This is great news, and completely shocking:
The Supreme Court ruled unanimously Monday that law enforcement authorities need a probable-cause warrant from a judge to affix a GPS device to a vehicle and monitor its every move.
The decision (.pdf) in what is arguably the biggest Fourth Amendment case in the computer age, rejected the Obama administration’s position. The government had told the high court that it could even affix GPS devices on the vehicles of all members of the Supreme Court, without a warrant.
“We hold that the government’s installation of a GPS device on a target’s vehicle, and its use of that device to monitor the vehicle’s movements, constitutes a ‘search,’” Justice Antonin Scalia wrote.

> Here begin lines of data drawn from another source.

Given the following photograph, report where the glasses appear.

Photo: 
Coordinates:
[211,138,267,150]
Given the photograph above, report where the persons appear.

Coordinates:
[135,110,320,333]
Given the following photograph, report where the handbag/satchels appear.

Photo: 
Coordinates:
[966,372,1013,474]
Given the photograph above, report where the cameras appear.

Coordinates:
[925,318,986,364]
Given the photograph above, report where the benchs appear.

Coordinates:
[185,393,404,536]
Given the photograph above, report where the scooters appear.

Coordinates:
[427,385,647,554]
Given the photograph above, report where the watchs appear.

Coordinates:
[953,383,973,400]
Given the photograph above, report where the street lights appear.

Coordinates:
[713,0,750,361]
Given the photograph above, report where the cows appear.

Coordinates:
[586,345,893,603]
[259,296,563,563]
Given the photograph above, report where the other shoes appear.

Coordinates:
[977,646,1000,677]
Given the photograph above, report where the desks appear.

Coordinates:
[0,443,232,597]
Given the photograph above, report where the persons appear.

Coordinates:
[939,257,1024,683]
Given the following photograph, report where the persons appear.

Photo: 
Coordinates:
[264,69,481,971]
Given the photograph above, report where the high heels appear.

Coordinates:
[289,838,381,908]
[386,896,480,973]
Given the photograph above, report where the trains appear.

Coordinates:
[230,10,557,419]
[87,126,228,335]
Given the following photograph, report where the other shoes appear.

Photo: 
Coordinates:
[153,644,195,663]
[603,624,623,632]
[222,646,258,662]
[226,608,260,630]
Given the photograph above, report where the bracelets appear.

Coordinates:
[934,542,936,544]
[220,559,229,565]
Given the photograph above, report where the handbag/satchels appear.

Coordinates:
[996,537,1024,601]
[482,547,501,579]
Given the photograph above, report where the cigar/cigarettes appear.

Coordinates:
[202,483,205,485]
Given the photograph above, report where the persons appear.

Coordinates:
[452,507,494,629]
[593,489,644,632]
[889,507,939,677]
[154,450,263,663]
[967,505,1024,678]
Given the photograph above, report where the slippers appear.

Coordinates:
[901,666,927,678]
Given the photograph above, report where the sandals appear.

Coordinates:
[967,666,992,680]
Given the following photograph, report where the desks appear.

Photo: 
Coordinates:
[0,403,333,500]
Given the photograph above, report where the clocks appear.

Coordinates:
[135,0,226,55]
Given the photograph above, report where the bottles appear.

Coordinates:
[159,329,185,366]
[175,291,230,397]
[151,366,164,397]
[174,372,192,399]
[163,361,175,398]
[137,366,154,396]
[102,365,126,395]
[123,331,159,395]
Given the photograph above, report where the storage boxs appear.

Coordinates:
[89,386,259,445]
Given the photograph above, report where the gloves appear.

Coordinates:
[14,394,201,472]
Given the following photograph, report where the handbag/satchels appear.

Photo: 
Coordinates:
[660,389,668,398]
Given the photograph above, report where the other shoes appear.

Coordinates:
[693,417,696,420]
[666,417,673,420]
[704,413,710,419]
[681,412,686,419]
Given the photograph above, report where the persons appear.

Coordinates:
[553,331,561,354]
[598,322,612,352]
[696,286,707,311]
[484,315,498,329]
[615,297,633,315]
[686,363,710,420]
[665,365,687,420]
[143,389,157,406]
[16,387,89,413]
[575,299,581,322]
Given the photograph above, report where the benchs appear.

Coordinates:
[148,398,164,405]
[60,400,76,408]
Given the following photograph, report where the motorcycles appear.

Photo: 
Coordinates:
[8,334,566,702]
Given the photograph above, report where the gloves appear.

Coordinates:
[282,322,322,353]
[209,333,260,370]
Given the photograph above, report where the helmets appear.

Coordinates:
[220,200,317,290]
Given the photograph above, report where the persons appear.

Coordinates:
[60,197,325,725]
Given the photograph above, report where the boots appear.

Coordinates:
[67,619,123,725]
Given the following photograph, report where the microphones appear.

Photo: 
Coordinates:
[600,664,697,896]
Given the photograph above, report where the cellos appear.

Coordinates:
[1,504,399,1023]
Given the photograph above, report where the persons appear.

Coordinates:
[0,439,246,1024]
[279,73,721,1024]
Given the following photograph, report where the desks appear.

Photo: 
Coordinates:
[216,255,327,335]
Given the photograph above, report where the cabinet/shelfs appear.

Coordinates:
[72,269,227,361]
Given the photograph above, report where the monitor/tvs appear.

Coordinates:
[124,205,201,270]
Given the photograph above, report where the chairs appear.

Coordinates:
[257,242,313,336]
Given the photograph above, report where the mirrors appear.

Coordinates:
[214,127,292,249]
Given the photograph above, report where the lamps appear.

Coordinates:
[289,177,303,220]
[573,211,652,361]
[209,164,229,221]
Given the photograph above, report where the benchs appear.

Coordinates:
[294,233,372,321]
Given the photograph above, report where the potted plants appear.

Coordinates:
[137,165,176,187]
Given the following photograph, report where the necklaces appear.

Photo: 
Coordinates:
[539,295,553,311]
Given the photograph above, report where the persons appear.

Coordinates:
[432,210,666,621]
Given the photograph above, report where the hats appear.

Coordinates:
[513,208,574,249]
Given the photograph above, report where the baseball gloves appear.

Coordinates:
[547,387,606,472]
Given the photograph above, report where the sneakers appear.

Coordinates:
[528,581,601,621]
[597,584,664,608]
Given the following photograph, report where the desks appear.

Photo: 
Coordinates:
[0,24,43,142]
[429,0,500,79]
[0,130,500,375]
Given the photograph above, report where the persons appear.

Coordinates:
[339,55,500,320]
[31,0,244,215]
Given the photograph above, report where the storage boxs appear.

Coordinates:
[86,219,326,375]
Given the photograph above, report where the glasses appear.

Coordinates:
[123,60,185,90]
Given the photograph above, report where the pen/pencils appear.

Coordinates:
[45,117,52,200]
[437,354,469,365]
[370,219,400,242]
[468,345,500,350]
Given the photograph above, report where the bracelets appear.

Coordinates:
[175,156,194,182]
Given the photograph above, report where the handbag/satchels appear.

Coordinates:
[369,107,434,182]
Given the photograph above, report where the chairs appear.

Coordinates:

In a footnote, Scalia added that, “Whatever new methods of investigation may be devised, our task, at a minimum, is to decide whether the action in question would have constituted a ‘search’ within the original meaning of the Fourth Amendment. Where, as here, the government obtains information by physically intruding on a constitutionally protected area, such a search has undoubtedly occurred.”
In all, five justices said physically attaching the GPS device to the underside of a car amounted to trespassing and was a search requiring a warrant. The majority said “the present case does not require us to answer” whether police may employ GPS monitoring of a vehicle via an already onboard navigation system “without an accompanying trespass.”
Props to whoever can come up with the best excuse for the Obama admin coming out on the appallingly wrong side of this.